# Tyre chains for grass?



## Norris (Sep 7, 2010)

I drive a Talbot Merlin, which is not very good off road, front wheel drive coupled with lots of weight on the back axle is not a good combination. I often have to drive over grass to get to flying sites and have been thinking of getting snow chains to help with traction. Has anyone any experience of using snow chains for this purpose, or useful advice to give? I don't want to change the van for a different one and don't want to fit aggressive tread pattern tyres. Regards.


----------



## Malantina (Sep 8, 2010)

Never used snow chains, but got stuck on an aire in germany and had those fiamma yellow runners to put under the wheels............chocolate fireguard springs to mind and never bothered carrying them since!! On that occasion small branches and a blanket saved the day.But snow chains maybe worth a consideration if you already own some, would be interesting to hear if anyone has used them in mud to good effect!


----------



## paulmold (Sep 8, 2010)

I would think snow chains would make a mess of grass and might not be welcomed by land owners. Have a look on ebay for 'tyre socks', a less agressive version.


----------



## Bernard Jones (Sep 8, 2010)

I drove lorries over farm tracks and building sites for many years so have a lot of experience in trying to get traction on soft ground.
Tyre chains work best when there is a solid road underneath the snow and ice so you can't dig yourself in deep. (Absolute B****** of a job to fit tyre chains when you are already stuck in the snow.) Tyre chains on grass would very likely make matters worse as there is nothing to stop you digging yourself in deep.
Large wheels help as they sink in less than small wheels. But the overwhelming factor is the percentage of weight on the driven wheels.


----------



## Deleted member 967 (Sep 8, 2010)

Malantina said:


> Never used snow chains, but got stuck on an aire in germany and had those fiamma yellow runners to put under the wheels............chocolate fireguard springs to mind and never bothered carrying them since!! On that occasion small branches and a blanket saved the day.But snow chains maybe worth a consideration if you already own some, would be interesting to hear if anyone has used them in mud to good effect!


 
The yellow pads are OK if you put them under the wheels as you park to help stop the drive wheels sinking into the ground.  They also give some traction to get you moving.  If you haven't got enough momentum to keep going once off them, then it's other methods as they are no good once you are stuck.

******

Exercise prompt: Extract the words of the thread on using snow chains on grass from "Tyre chains work" to "the driven wheels.".

Source data:

******

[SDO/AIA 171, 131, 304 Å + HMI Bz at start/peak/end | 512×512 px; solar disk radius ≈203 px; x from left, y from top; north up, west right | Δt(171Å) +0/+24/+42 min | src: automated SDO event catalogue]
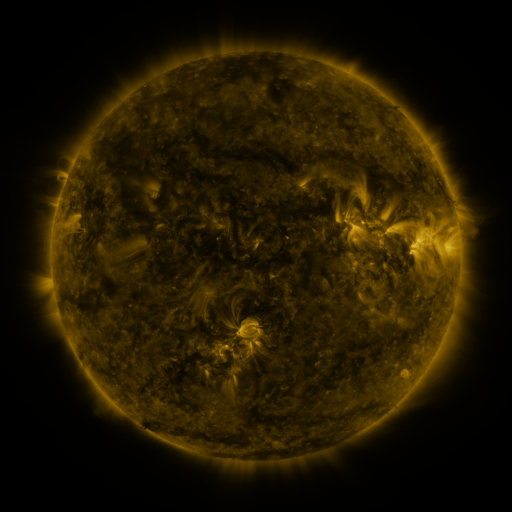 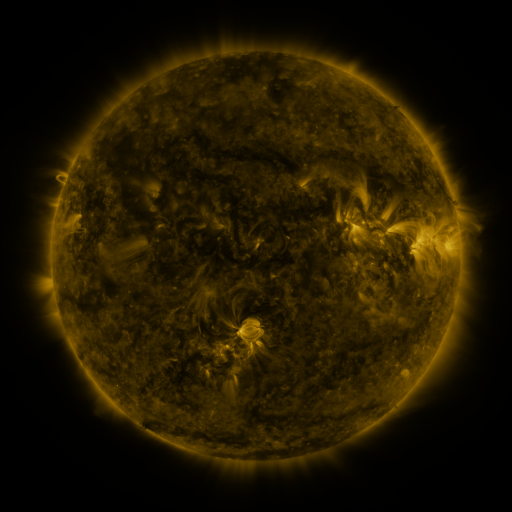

******

Output of the task:
Tyre chains work best when there is a solid road underneath the snow and ice so you can't dig yourself in deep. (Absolute B****** of a job to fit tyre chains when you are already stuck in the snow.) Tyre chains on grass would very likely make matters worse as there is nothing to stop you digging yourself in deep.
Large wheels help as they sink in less than small wheels. But the overwhelming factor is the percentage of weight on the driven wheels.